You may be directed into selling part of your land to certain statutory authorities prior to settlement with the developer. The compensation from the authorities for these sales will become a deduction from the developer's fixed price and will be paid to you.

The above determination in relation to the assessability of the proceeds from the sale of your interest in the property will not be affected by any sales of parts of your property to the authorities ahead of final settlement. The above determination would also apply to the proceeds of the sale of any part of the property to the statutory authorities, and as such, the proceeds from these sales would also not be included in your assessable income under either section 6-5 or 15-15 of the ITAA 1997.

There would be no other income tax issues resulting from the transfer.

Question 4

The sale of your interest in the property will be subject to the CGT provisions in Parts 3-1 and 3-3 of the ITAA 1997.

Your interest in the property will be the relevant CGT asset in this case, being a CGT asset under paragraph 108-5(2)(a) of the ITAA 1997. However, as you acquired this interest before 20 September 1985, any capital gain or capital loss you make from the disposal of the interest is disregarded under paragraph 104-10(5) of the ITAA 1997.

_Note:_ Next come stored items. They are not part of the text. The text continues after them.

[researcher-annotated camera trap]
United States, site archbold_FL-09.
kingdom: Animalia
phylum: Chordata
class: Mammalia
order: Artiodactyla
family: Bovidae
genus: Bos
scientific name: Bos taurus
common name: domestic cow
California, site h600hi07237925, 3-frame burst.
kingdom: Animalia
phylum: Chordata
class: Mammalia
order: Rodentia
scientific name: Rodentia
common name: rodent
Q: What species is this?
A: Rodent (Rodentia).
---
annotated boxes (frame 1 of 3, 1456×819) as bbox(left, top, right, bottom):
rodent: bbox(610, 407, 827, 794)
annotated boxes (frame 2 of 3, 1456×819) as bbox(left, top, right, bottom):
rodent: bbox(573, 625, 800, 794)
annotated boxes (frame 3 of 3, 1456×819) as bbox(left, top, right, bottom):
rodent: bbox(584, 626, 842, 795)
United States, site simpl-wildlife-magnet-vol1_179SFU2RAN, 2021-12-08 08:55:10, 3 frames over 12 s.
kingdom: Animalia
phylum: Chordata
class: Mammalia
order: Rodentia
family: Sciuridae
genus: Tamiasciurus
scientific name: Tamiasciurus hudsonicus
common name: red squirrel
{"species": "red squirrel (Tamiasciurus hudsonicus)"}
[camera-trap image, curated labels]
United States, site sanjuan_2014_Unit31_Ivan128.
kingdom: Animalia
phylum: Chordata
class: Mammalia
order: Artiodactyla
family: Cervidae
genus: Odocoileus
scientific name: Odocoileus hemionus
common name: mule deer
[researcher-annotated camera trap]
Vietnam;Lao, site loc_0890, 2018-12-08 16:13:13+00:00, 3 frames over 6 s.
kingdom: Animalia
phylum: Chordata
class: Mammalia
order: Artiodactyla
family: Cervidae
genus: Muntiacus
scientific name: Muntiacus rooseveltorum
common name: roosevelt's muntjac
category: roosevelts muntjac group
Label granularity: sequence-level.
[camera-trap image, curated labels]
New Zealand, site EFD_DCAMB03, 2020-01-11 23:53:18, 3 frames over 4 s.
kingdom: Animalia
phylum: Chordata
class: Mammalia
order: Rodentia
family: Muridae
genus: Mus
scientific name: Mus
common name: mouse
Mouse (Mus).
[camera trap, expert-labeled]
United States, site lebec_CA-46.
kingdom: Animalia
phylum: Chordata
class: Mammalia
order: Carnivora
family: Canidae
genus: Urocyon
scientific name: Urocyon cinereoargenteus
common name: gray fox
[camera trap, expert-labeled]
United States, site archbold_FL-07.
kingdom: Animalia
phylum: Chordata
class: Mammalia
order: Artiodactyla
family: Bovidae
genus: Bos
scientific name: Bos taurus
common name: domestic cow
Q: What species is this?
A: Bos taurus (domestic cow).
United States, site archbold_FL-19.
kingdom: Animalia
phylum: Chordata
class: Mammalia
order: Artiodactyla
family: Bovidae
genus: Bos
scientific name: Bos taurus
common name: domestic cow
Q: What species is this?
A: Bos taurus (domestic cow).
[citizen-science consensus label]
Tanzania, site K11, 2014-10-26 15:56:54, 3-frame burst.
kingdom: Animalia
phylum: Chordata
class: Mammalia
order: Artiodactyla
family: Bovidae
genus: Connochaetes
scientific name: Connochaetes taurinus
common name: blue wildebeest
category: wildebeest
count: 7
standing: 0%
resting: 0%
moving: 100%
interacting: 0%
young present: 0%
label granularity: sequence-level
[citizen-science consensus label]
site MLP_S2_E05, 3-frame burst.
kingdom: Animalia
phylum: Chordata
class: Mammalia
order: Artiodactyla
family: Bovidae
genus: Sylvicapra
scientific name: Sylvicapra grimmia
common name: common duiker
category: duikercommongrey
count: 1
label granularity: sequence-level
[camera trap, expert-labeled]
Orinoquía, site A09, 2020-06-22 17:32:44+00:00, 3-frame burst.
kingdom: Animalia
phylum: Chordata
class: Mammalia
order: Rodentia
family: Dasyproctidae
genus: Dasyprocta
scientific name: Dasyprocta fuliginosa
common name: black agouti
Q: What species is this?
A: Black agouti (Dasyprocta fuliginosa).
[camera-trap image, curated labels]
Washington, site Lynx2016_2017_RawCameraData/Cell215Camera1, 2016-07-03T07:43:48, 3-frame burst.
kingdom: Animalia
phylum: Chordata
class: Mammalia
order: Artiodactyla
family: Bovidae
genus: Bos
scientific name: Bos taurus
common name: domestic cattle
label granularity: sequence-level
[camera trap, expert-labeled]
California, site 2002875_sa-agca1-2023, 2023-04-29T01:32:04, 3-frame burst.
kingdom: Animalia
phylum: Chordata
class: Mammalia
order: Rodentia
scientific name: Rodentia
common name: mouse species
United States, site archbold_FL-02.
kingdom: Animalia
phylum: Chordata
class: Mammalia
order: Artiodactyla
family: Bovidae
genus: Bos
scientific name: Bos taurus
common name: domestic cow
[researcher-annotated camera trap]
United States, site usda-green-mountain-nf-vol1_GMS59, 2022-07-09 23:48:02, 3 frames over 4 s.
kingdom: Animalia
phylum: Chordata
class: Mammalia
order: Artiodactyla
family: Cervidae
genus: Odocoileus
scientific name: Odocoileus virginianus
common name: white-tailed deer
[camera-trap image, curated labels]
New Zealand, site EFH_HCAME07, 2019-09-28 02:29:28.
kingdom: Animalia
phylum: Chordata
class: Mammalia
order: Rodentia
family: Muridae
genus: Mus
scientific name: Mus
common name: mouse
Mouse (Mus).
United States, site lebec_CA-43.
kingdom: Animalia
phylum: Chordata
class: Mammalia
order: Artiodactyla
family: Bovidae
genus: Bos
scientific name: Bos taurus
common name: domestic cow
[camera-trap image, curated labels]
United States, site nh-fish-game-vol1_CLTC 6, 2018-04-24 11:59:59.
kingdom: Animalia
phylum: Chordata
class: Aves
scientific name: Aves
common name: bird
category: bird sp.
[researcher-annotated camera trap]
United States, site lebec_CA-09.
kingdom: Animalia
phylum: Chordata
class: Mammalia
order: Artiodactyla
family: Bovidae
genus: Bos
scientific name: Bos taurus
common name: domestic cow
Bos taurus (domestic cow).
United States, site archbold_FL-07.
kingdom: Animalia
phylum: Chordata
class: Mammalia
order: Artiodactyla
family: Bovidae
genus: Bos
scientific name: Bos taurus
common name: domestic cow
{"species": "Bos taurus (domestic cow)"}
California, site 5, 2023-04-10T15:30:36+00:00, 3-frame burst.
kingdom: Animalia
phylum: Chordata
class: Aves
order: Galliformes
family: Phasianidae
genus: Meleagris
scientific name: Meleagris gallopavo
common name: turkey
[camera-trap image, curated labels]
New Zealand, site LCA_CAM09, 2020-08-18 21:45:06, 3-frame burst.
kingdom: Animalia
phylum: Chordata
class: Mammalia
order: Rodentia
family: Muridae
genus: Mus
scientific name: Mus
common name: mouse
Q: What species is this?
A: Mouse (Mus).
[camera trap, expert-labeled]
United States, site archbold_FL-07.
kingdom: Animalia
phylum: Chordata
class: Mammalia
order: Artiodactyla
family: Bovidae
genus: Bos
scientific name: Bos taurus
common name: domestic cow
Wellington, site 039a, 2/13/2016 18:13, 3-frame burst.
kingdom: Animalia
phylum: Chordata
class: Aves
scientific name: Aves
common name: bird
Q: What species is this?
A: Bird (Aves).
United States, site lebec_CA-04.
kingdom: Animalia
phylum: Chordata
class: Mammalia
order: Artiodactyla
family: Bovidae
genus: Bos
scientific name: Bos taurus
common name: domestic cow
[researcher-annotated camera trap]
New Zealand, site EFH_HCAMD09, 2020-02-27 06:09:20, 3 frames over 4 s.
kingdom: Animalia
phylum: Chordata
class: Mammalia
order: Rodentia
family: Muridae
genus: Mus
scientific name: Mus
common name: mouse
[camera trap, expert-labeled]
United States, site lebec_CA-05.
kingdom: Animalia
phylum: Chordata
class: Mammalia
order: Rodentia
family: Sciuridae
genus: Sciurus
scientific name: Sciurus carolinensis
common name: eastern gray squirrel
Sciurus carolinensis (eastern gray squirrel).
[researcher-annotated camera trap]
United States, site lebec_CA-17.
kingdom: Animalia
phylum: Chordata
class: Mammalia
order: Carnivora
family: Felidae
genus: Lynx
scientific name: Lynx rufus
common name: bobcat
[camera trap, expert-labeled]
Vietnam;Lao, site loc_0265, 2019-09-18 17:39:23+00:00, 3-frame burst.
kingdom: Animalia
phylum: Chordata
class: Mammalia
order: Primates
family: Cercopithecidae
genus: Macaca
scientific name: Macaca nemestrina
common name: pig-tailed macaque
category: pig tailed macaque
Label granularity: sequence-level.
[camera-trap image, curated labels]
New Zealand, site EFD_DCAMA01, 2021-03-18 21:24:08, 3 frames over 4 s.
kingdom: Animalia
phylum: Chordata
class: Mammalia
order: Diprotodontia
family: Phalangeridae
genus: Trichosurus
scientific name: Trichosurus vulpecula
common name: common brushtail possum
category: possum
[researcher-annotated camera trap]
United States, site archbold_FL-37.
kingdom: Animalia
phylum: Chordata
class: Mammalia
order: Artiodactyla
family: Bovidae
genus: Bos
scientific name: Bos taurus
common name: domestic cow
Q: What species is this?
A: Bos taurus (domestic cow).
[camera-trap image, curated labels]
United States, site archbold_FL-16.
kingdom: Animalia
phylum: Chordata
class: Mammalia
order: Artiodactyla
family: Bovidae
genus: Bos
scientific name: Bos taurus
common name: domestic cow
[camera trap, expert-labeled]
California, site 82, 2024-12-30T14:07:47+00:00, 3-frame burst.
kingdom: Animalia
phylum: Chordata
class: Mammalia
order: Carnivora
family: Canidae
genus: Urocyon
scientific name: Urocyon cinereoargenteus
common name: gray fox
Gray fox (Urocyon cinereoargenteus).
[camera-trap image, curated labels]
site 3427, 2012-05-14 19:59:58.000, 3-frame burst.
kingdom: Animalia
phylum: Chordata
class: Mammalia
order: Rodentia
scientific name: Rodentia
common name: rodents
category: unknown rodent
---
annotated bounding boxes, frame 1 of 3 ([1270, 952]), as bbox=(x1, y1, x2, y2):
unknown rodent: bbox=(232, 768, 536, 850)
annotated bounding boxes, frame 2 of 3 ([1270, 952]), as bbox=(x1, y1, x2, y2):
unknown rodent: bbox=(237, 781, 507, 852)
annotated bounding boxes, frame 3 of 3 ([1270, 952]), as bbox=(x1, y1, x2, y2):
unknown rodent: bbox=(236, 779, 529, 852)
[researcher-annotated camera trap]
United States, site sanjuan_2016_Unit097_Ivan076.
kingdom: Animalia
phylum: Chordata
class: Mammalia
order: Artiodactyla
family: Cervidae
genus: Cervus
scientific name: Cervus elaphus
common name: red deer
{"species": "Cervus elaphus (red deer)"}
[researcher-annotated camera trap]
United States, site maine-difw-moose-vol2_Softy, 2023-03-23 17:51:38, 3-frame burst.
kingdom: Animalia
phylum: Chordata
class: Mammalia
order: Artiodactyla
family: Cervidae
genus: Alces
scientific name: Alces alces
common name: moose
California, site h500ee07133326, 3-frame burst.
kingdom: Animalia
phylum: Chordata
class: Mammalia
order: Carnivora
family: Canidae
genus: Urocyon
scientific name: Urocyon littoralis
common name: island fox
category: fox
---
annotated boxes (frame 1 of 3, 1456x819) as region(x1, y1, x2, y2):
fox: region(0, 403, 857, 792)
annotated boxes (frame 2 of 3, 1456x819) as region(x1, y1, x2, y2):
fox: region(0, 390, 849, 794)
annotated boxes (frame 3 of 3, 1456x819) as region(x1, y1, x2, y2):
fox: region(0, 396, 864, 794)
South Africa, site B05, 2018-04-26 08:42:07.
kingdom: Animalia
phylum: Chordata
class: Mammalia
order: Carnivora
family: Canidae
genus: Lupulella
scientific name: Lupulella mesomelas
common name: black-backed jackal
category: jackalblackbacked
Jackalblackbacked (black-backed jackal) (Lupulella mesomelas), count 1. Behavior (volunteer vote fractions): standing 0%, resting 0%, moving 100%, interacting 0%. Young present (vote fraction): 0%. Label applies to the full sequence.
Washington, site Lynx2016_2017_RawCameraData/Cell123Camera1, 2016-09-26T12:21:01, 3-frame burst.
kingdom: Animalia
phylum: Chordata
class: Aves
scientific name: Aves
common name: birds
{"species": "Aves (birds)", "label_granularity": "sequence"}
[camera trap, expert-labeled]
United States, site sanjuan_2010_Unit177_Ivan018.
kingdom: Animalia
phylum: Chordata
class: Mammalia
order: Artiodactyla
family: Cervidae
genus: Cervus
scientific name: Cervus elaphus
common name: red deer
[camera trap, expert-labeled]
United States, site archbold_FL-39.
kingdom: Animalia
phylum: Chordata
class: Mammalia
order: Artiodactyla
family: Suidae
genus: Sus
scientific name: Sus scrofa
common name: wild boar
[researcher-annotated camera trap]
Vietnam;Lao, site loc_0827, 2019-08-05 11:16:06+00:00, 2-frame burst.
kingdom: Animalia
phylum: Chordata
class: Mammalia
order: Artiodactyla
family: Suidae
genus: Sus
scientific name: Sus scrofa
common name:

If the property is subdivided by the purchaser prior to the disposal of your interest in the property to the developer, any subdivision will not result in a CGT event until you dispose of your interest in any of the subdivided blocks. The date you acquired the subdivided blocks is the date you acquired the original property, that is, the subdivided blocks will retain their pre-CGT status.

The proceeds from the disposal of your interest in the property or any subdivided blocks will therefore not be subject to CGT.

Note

The above determination in relation to the CGT provisions will not be affected by the fixed sale price contract, transferring title to part of the land to the purchaser ahead of final settlement or the transfer of parts of the property to statutory authorities.

Additionally these transactions will not affect any main residence status of the property, however as any capital gain or capital loss is already disregarded under paragraph 104-10(5) of the ITAA 1997, the main residence exemption will have no application in your case.